All too often the management and organizational systems design that leaders inherit makes sense only if you accept the explicit and implicit assumptions built into the design. Unfortunately, those assumptions often do not reflect what is needed to succeed in the contemporary environment. Leaders today face many challenges that will require the design of new organizational systems or the redesign of their systems to achieve and sustain high performance. As with leadership, this requires a combination of analysis + creativity. | Framework | Research
Sustainable Excellence
The goal of the design and transformation of the organization is to achieve and sustain high performance by creating sustainable value for multiple stakeholders. Sustainability in and of itself is not the objective – survival is essential but not sufficient. While all life might be transient, high-performance that is fleeting or causes unintended undesirable consequences in other areas is not worth pursuing. The goal is high-performance that is sustainable. This requires redefining “success” for organizations of all types (profit-seeking, non-profit, and government). Success in this context is the ever-improving creation of value for multiple stakeholders. The purpose of the firm is to create value – but value for whom? Sustainable excellence requires a broad definition of value creation beyond our current ability to measure and analyze the system of economic rents. Sustainable excellence will require that we understand the integrated system of stakeholders and develop organizations that create value for ALL the stakeholders – investors, customers, employees, suppliers and partners, the community, and the natural environment.
References
Latham, J. R. (2014). Leadership for quality and innovation: Challenge, theories, and a framework for future research. Quality Management Journal, 21(1), 5.

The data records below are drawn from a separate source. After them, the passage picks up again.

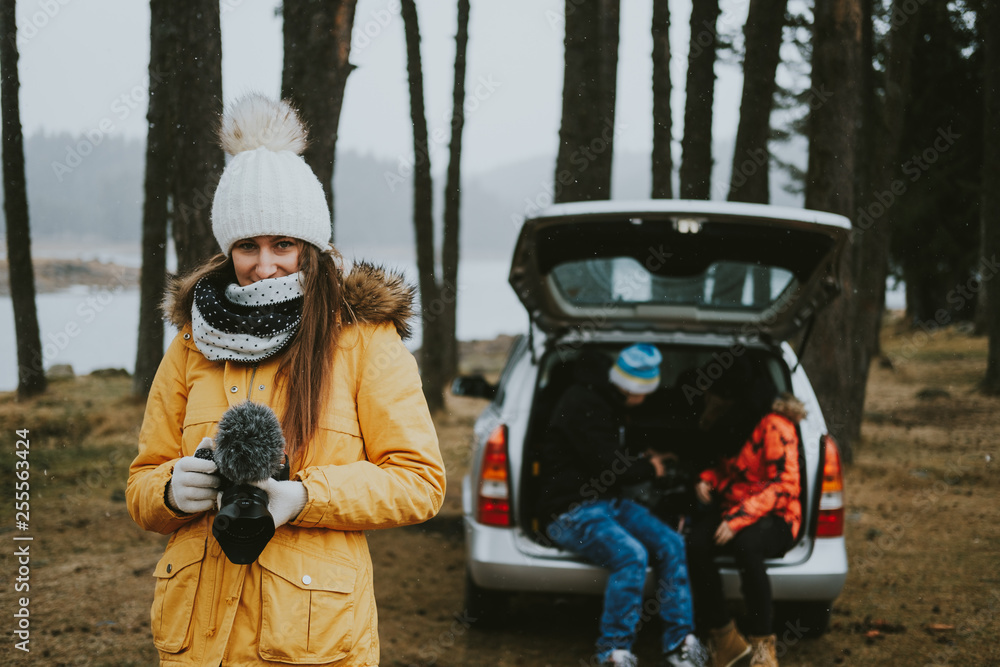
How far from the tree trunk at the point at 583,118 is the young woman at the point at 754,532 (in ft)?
14.5

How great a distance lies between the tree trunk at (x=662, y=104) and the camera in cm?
1153

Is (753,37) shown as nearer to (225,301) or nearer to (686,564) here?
(686,564)

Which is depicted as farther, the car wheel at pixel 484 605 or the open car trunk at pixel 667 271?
the car wheel at pixel 484 605

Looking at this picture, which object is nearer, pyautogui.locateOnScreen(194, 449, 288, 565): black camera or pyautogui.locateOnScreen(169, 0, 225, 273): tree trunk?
pyautogui.locateOnScreen(194, 449, 288, 565): black camera

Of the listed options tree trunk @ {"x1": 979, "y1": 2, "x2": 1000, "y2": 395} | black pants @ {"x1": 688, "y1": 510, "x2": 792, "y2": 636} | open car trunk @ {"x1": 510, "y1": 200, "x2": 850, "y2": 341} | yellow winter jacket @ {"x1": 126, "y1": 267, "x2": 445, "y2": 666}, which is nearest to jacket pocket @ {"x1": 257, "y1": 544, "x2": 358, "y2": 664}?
yellow winter jacket @ {"x1": 126, "y1": 267, "x2": 445, "y2": 666}

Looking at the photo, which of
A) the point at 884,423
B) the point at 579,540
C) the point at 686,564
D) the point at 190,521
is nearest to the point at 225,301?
the point at 190,521

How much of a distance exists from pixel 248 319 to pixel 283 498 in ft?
1.44

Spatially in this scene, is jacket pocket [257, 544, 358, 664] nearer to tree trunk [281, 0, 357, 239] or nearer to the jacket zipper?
the jacket zipper

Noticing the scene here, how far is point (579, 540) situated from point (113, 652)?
2323 mm

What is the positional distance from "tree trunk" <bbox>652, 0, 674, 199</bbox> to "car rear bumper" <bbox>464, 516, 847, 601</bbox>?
27.3ft

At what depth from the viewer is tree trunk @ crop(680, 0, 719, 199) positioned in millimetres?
9883

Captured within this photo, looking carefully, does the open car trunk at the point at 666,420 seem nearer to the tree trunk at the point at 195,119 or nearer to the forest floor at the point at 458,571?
the forest floor at the point at 458,571

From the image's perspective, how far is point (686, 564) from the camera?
3.99m

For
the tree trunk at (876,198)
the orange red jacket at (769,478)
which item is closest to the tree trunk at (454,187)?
the tree trunk at (876,198)
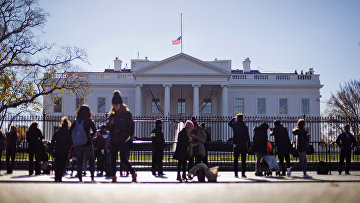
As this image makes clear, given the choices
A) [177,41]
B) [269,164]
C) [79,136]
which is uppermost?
[177,41]

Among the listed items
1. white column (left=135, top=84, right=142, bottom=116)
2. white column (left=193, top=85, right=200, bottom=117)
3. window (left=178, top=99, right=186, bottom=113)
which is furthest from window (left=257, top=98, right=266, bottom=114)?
white column (left=135, top=84, right=142, bottom=116)

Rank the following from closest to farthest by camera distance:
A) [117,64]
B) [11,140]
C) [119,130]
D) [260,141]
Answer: [119,130] < [260,141] < [11,140] < [117,64]

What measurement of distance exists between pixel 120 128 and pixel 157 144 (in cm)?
Answer: 466

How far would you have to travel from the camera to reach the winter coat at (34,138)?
1177cm

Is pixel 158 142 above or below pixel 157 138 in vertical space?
below

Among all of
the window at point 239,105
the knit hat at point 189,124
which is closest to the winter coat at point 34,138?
the knit hat at point 189,124

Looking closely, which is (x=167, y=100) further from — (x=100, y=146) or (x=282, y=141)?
(x=282, y=141)

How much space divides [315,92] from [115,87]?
24579mm

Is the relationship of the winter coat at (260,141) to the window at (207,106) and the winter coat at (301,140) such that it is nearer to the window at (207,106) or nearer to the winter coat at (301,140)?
the winter coat at (301,140)

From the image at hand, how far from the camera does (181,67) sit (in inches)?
1748

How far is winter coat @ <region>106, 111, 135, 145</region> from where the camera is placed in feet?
25.5

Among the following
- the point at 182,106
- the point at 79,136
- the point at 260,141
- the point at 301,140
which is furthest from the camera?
the point at 182,106

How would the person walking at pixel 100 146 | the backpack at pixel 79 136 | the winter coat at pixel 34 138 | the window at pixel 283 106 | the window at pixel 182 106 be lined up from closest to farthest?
the backpack at pixel 79 136, the winter coat at pixel 34 138, the person walking at pixel 100 146, the window at pixel 182 106, the window at pixel 283 106

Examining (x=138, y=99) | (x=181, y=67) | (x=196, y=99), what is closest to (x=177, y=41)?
(x=181, y=67)
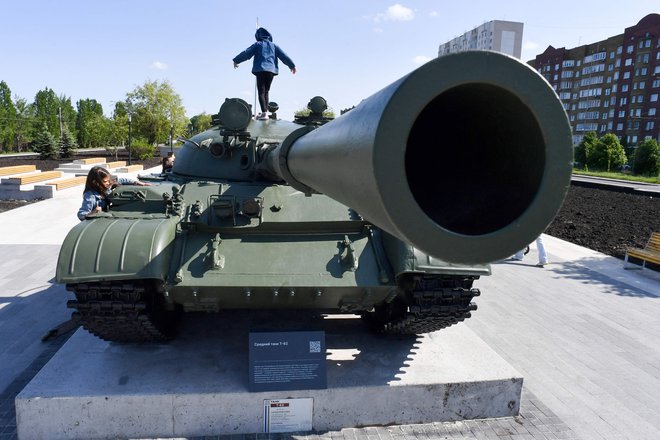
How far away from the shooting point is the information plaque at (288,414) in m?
4.60

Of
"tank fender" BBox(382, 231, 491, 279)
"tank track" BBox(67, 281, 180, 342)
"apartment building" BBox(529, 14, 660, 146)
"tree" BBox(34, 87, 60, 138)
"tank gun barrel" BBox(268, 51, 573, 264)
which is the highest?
"apartment building" BBox(529, 14, 660, 146)

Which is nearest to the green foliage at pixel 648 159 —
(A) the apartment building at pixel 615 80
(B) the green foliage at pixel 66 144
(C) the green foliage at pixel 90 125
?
(A) the apartment building at pixel 615 80

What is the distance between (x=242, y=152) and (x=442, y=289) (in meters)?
2.82

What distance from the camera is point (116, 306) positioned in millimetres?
4254

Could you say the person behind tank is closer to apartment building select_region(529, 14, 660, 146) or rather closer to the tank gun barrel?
the tank gun barrel

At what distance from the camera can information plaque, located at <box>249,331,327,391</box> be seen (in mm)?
4648

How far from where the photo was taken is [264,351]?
4.72 meters

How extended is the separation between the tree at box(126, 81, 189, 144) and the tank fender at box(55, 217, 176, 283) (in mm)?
37883

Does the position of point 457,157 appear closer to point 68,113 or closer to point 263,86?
point 263,86

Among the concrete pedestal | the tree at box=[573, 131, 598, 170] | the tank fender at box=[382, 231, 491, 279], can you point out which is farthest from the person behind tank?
the tree at box=[573, 131, 598, 170]

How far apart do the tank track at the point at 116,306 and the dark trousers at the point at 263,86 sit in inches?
167

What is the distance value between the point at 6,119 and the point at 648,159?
55346mm

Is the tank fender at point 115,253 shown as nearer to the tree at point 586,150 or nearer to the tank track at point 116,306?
the tank track at point 116,306

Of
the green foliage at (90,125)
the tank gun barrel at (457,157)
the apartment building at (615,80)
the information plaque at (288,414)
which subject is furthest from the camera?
the apartment building at (615,80)
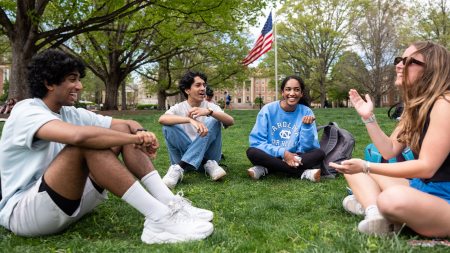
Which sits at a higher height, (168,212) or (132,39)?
(132,39)

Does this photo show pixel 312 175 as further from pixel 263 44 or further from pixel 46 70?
pixel 263 44

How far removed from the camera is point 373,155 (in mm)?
4020

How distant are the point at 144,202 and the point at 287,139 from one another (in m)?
2.92

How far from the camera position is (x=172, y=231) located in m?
2.68

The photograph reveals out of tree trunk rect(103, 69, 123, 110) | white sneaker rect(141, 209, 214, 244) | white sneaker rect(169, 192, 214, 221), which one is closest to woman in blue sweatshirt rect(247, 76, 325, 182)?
white sneaker rect(169, 192, 214, 221)

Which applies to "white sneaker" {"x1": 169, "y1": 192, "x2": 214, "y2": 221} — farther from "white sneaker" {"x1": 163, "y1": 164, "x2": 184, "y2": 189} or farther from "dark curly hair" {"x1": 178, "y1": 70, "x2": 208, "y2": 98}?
"dark curly hair" {"x1": 178, "y1": 70, "x2": 208, "y2": 98}

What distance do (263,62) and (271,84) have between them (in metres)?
6.68

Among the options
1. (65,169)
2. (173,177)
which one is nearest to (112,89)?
(173,177)

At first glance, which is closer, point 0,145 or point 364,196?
point 0,145

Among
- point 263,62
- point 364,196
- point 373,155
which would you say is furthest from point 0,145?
point 263,62

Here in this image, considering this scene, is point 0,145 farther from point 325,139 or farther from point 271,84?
point 271,84

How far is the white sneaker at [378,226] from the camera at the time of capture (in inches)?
101

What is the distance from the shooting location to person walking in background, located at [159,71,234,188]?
4.71m

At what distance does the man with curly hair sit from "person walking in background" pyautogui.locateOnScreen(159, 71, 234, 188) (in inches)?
66.8
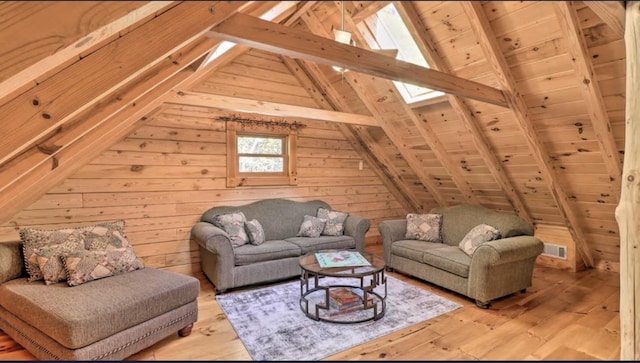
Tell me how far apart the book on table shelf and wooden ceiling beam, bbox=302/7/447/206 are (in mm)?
1907

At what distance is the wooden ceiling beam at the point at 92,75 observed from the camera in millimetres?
1069

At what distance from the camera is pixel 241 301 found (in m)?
3.14

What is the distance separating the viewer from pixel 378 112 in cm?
421

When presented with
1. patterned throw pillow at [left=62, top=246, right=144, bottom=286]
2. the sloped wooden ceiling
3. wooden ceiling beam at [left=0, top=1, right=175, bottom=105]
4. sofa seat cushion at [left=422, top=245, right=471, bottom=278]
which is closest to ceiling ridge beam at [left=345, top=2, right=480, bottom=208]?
the sloped wooden ceiling

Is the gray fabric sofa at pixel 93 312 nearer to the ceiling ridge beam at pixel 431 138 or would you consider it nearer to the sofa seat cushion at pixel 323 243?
the sofa seat cushion at pixel 323 243

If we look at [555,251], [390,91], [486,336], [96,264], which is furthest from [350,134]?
[96,264]

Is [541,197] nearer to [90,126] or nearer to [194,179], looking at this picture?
[194,179]

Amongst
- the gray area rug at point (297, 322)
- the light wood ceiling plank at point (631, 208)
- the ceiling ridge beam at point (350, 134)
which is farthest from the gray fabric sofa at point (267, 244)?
the light wood ceiling plank at point (631, 208)

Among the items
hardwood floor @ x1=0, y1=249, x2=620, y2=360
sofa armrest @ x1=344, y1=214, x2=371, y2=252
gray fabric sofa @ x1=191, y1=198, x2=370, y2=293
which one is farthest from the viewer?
sofa armrest @ x1=344, y1=214, x2=371, y2=252

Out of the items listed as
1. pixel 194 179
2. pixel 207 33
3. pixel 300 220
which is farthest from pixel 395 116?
pixel 207 33

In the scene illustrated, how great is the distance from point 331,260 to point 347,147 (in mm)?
2585

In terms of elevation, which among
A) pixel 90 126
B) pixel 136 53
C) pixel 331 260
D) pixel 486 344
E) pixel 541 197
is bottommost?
pixel 486 344

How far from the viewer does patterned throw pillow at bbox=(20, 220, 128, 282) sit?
2.48 m

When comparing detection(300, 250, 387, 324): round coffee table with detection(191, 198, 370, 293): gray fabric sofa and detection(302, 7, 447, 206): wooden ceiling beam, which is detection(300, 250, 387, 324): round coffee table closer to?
detection(191, 198, 370, 293): gray fabric sofa
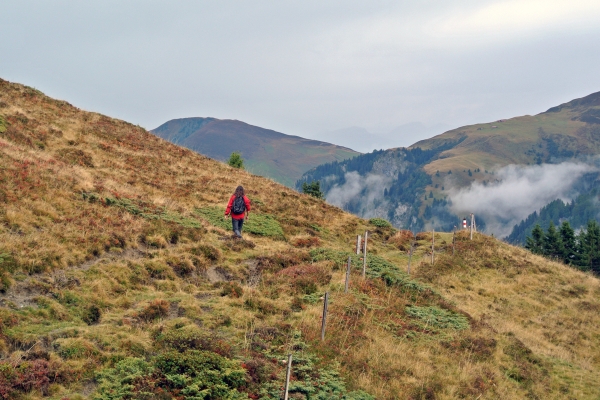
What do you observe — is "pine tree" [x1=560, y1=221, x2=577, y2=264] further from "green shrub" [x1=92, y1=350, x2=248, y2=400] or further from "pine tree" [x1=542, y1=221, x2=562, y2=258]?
"green shrub" [x1=92, y1=350, x2=248, y2=400]

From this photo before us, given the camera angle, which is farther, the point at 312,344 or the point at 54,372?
the point at 312,344

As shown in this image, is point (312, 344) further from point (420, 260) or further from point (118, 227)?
point (420, 260)

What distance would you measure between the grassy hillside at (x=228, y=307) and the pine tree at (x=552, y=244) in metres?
54.1

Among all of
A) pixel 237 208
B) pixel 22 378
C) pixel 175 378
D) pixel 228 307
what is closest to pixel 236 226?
pixel 237 208

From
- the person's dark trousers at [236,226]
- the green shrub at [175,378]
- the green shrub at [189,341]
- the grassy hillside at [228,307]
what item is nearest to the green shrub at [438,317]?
the grassy hillside at [228,307]

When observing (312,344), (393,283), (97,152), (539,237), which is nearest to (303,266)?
(393,283)

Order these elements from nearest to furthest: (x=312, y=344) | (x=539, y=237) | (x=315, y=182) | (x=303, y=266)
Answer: (x=312, y=344) → (x=303, y=266) → (x=315, y=182) → (x=539, y=237)

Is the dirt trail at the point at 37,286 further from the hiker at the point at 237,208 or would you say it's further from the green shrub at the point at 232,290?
the hiker at the point at 237,208

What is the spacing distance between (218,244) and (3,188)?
7.85 metres

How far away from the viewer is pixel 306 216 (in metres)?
29.6

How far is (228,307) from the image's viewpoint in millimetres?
13055

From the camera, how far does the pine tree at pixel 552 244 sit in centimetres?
7569

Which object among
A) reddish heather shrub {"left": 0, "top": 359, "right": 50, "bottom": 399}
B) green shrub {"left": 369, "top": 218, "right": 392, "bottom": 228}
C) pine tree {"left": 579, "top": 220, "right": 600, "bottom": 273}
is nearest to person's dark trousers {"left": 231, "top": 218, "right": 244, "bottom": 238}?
Result: reddish heather shrub {"left": 0, "top": 359, "right": 50, "bottom": 399}

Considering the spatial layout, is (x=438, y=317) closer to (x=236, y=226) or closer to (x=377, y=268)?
(x=377, y=268)
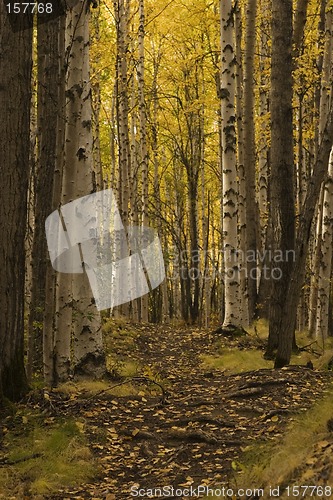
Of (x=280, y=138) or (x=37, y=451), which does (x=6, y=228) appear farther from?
(x=280, y=138)

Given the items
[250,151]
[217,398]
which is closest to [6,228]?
[217,398]

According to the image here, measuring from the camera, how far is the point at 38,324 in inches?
305

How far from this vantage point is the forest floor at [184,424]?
4641 mm

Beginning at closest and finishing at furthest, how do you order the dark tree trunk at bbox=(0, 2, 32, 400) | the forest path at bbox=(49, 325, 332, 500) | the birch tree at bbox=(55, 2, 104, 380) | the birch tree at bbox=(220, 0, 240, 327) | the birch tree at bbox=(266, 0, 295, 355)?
the forest path at bbox=(49, 325, 332, 500) < the dark tree trunk at bbox=(0, 2, 32, 400) < the birch tree at bbox=(55, 2, 104, 380) < the birch tree at bbox=(266, 0, 295, 355) < the birch tree at bbox=(220, 0, 240, 327)

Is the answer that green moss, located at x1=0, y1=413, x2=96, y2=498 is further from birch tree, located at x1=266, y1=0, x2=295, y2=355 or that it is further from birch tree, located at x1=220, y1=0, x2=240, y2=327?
birch tree, located at x1=220, y1=0, x2=240, y2=327

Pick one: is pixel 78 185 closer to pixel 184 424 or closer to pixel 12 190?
pixel 12 190

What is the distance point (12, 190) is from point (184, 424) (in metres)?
3.16

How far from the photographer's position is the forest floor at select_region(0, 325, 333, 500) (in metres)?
4.64

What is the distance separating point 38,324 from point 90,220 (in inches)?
64.2

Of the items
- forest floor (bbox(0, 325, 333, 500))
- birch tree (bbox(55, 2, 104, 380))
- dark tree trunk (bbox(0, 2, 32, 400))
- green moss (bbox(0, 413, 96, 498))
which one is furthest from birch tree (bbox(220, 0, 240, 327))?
green moss (bbox(0, 413, 96, 498))

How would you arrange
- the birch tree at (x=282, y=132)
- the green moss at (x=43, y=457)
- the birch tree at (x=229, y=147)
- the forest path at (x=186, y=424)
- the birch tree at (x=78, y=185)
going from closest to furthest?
the green moss at (x=43, y=457) → the forest path at (x=186, y=424) → the birch tree at (x=78, y=185) → the birch tree at (x=282, y=132) → the birch tree at (x=229, y=147)

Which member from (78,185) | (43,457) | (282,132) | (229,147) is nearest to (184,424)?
(43,457)

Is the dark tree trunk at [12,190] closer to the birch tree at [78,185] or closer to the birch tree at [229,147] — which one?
the birch tree at [78,185]

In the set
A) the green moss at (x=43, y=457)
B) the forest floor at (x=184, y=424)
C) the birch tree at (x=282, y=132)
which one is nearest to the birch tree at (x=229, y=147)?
the birch tree at (x=282, y=132)
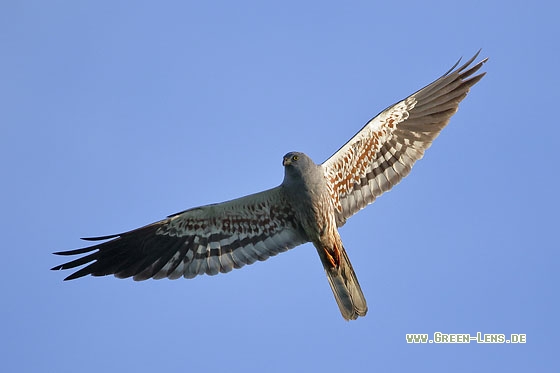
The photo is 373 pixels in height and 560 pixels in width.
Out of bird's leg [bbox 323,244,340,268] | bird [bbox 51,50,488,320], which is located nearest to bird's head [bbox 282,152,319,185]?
bird [bbox 51,50,488,320]

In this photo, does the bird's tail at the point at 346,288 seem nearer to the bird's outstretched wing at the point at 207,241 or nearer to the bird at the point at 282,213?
the bird at the point at 282,213

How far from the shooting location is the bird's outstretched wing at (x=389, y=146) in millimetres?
13070

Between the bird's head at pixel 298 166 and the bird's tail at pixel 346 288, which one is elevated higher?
the bird's head at pixel 298 166

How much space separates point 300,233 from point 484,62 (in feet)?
14.6

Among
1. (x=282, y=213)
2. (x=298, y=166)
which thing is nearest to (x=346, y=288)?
(x=282, y=213)

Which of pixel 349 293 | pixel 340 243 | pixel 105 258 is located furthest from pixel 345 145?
pixel 105 258

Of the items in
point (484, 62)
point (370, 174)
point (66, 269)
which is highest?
point (484, 62)

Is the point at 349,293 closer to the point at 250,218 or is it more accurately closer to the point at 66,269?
the point at 250,218

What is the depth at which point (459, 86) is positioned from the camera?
1345 centimetres

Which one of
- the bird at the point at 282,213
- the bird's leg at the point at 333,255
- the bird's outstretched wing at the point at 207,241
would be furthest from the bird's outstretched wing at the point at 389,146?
the bird's outstretched wing at the point at 207,241

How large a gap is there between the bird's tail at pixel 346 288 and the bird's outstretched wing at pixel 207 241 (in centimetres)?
83

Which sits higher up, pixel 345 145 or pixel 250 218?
pixel 345 145

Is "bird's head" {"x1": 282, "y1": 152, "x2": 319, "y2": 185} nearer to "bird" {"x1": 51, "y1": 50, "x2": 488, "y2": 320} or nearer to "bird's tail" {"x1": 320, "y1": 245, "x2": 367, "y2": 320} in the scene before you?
"bird" {"x1": 51, "y1": 50, "x2": 488, "y2": 320}

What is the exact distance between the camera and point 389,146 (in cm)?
1325
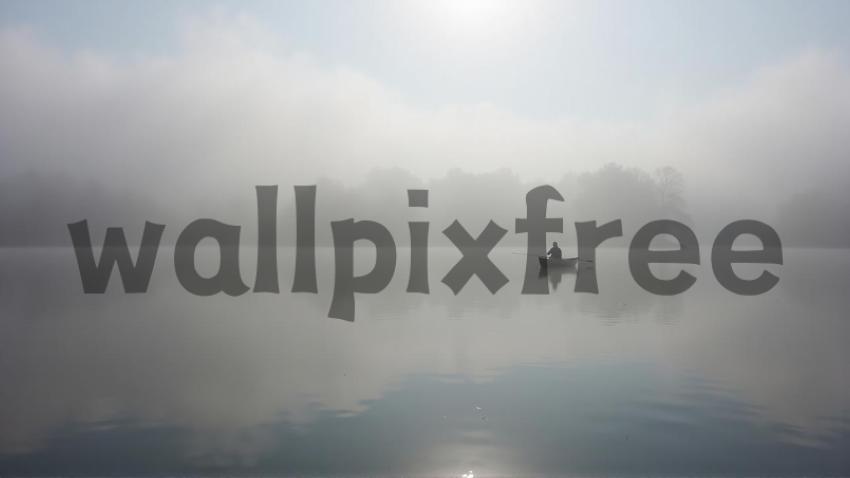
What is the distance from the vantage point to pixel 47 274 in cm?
2909

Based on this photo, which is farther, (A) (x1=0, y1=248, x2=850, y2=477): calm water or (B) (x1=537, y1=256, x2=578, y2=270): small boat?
(B) (x1=537, y1=256, x2=578, y2=270): small boat

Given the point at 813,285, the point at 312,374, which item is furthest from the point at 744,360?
the point at 813,285

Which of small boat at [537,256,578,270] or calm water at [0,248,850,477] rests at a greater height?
small boat at [537,256,578,270]

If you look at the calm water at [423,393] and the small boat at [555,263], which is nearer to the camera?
the calm water at [423,393]

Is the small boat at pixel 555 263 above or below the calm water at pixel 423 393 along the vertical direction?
above

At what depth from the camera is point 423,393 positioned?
819cm

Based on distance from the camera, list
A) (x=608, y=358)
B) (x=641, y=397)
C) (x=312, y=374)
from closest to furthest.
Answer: (x=641, y=397) → (x=312, y=374) → (x=608, y=358)

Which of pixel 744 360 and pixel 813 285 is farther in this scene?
pixel 813 285

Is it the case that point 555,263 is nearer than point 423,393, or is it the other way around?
point 423,393

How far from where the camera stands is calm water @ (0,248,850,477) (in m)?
5.87

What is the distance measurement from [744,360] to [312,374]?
8.79 meters

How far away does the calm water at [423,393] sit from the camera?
5867mm

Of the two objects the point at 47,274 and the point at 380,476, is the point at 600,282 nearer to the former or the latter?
the point at 380,476

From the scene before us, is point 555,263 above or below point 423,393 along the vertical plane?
above
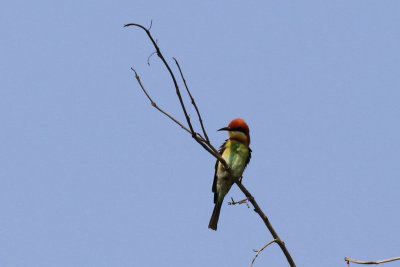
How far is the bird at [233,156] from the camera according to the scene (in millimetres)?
6688

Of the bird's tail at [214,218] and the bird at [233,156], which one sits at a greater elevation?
the bird at [233,156]

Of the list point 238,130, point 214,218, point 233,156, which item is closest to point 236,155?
point 233,156

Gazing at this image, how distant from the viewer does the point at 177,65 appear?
12.1 feet

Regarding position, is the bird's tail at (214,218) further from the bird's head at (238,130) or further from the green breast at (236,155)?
the bird's head at (238,130)

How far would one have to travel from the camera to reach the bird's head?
667cm

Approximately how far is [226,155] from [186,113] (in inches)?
127

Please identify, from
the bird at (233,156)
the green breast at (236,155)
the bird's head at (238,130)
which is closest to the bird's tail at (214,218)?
the bird at (233,156)

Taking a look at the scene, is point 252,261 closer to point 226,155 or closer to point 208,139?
point 208,139

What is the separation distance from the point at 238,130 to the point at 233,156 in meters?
0.31

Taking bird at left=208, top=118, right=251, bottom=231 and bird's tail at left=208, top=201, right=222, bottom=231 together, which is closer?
bird at left=208, top=118, right=251, bottom=231

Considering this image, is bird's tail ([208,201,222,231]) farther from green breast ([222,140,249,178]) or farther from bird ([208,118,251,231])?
green breast ([222,140,249,178])

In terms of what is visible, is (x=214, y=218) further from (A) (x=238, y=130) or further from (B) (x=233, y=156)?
(A) (x=238, y=130)

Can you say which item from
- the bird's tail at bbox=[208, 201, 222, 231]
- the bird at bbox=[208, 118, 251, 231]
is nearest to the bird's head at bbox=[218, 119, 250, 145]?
the bird at bbox=[208, 118, 251, 231]

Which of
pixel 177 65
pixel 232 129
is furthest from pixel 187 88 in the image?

Latham, J. R. (2013a). How much does your organization weigh? INNOVATION, 32(2), 4.
Latham, J. R. (2013b). A framework for leading the transformation to performance excellence part II: CEO perspectives on leadership behaviors, individual leader characteristics, and organizational culture. Quality Management Journal, 20(3), 22.
Latham, J. R. (2012). Management system design for sustainable excellence: Framework, practices, and considerations. Quality Management Journal, 19(2), 15.